Distributed systems and diagnostics like in the movies

Marco Bartolini
11 min readSep 9, 2021

I have always been fascinated by the movies like Passengers, Terminator, Star Wars, and many more, where complex pieces of technology, after receiving substantial damage, say the classic catchy sentence: “running diagnostics…”.

At this point, screens are decorated with super-advanced UI [fig. 1] that are clearly showing what is going on, and the AI, Pilot, Cyborg, Terminator, Doctor is taking immediate actions following the diagnostics report, doing stuff like reducing power consumption, starting an automated surgery procedure, moving all the energy to a specific engine, or even better a good ol’ reboot.

Diagnostics console of a distributed system
fig. 1 — the movie Passengers is continuously showing this distributed system diagnostics report

Sometimes the imagination is not far from reality. In software engineering, we are constantly faced with the challenge of running distributed systems and keep them running to make whatever service available 24/7. Today I will take you on an imaginary space trip. You will be the captain of a spacecraft named what you want, my personal suggestion is “WeAreGoingToCrash II.”

There are many benefits in running diagnostics checks on a distributed system. Automating the diagnostic will save time, money, and error-prone manual triaging steps, making a painful and essential job very easy. In this article, I will try to answer few questions like is this possible? How does it work? But before we get started with this topic, let’s set a bit of common ground, shall we? What does distributed system mean, and what does it mean to run diagnostics on a distributed system?

What is a distributed system?

fig. 2 — the gods of software architecture

Once upon a time, the gods of software architecture were keeping their service on a single machine. Everyone was happy, and everything was working, until one day somebody started to use the service hosted inside the machine. It was mayhem, the machine went down along with the service running inside, so the gods decided to create a bigger machine. The ritual was called “vertical scaling,” everyone was happy, and everything was working, until one day, somebody started to use the service deployed inside the machine. It was mayhem, and it looked familiar. The machine went down along with the service running inside. That day the gods learned one lesson. No matter how big the machine, the worshippers of the service will always grow in number if they find the service useful and amusing.
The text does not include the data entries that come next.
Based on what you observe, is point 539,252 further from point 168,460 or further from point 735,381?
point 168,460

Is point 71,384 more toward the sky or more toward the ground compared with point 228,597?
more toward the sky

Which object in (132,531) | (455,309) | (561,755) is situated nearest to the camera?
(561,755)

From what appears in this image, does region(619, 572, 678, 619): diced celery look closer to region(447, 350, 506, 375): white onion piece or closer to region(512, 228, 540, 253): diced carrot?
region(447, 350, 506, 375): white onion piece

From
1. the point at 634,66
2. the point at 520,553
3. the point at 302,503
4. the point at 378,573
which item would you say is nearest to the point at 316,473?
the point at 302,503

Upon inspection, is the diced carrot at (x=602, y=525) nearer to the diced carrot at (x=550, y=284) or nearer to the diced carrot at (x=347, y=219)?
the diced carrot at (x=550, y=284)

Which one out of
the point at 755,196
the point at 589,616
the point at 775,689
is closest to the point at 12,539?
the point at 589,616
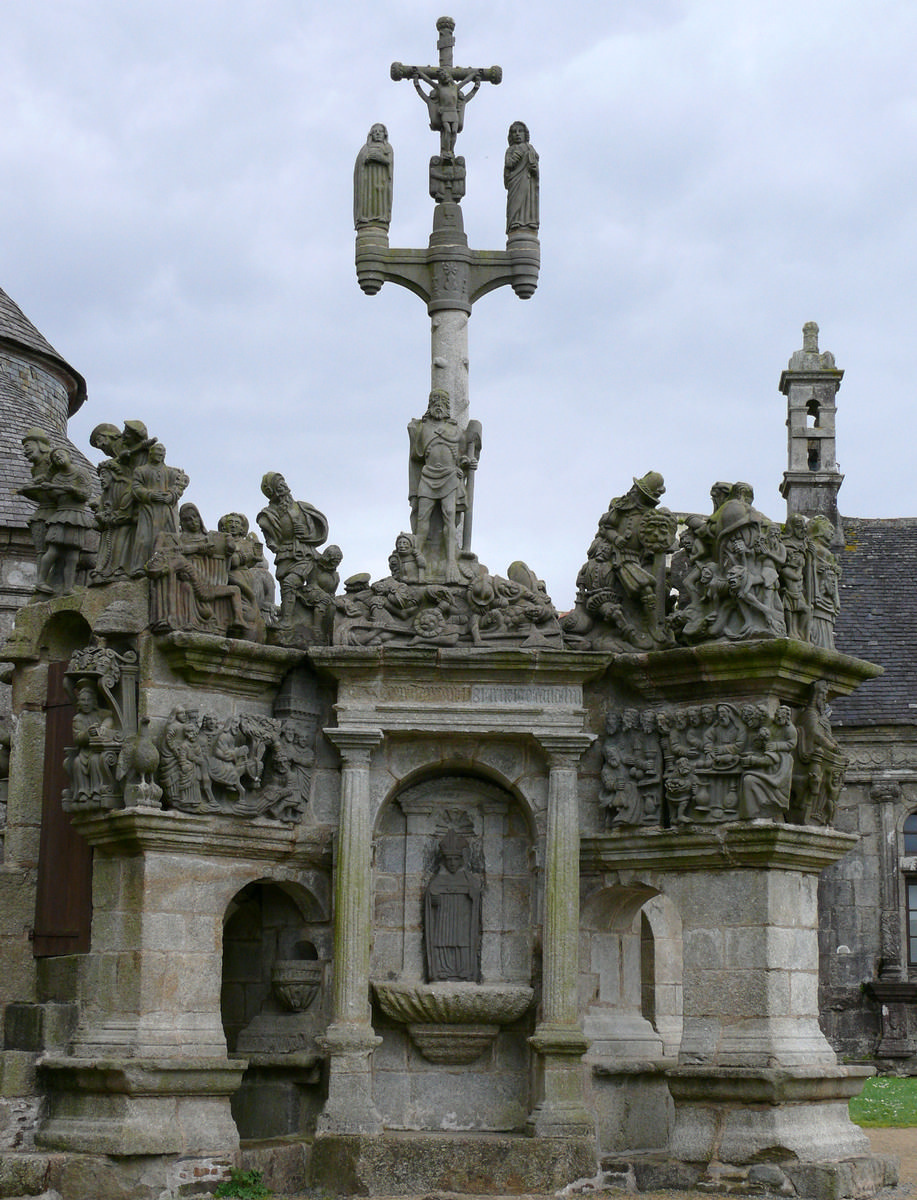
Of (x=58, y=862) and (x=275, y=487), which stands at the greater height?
(x=275, y=487)

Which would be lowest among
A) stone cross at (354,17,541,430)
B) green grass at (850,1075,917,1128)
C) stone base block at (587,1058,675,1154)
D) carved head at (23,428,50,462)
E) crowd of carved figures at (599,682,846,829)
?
green grass at (850,1075,917,1128)

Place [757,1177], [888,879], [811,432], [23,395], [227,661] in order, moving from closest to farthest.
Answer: [757,1177] → [227,661] → [23,395] → [888,879] → [811,432]

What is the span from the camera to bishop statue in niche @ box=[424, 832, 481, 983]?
1388 centimetres

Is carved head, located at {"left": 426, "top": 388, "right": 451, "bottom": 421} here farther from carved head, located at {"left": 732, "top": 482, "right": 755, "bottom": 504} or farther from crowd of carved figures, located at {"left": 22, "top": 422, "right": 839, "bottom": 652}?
carved head, located at {"left": 732, "top": 482, "right": 755, "bottom": 504}

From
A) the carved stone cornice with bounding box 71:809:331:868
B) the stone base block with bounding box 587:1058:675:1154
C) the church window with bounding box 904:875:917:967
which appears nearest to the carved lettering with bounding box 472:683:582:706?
the carved stone cornice with bounding box 71:809:331:868

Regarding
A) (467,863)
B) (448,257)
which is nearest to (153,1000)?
(467,863)

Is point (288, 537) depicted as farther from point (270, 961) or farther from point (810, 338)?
point (810, 338)

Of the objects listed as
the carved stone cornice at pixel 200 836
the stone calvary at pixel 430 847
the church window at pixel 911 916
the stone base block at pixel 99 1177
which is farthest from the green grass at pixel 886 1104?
the stone base block at pixel 99 1177

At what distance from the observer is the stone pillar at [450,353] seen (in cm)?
1470

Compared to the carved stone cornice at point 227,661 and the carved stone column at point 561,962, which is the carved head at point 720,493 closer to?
the carved stone column at point 561,962

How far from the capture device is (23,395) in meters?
27.0

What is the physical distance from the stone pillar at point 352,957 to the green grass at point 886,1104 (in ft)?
22.9

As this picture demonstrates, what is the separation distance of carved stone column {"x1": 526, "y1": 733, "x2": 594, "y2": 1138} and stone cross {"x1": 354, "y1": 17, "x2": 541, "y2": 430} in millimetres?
2890

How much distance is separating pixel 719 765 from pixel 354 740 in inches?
105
The gods then gathered around a huge stone, and they carved on that stone the “non-functional requirements” list:
— performance
— scalability
— reliability
— availability
— extensibility
— maintainability
— manageability
— security
They were satisfied with the result of their discovery, but soon they realized that to cope with this wonderful list of requirements having a single machine was not the answer to the worshippers' problems. They needed at least two or more machines to share the growing load of requests. Still, for the worshippers, the service should have appeared like a single one from the outside. They could not afford to have the same service with two different names, the gods of sales and marketing would have killed them, and this is how distributed systems were mythologically born. Someone will argue that we do not need more machines, just good code, but that’s another story.
The gods were now facing a new wonderful set of problems derived from the distributed nature of the service. Making a worshipper happy is like killing the hydra. For one problem that you solve, two more shall rise.
Mythology aside, we can say that a distributed system, in its simplest definition, is a group of computers working together to appear as a single computer to the end-user. These machines have a shared state, operate concurrently, and fail independently without affecting the whole system’s uptime.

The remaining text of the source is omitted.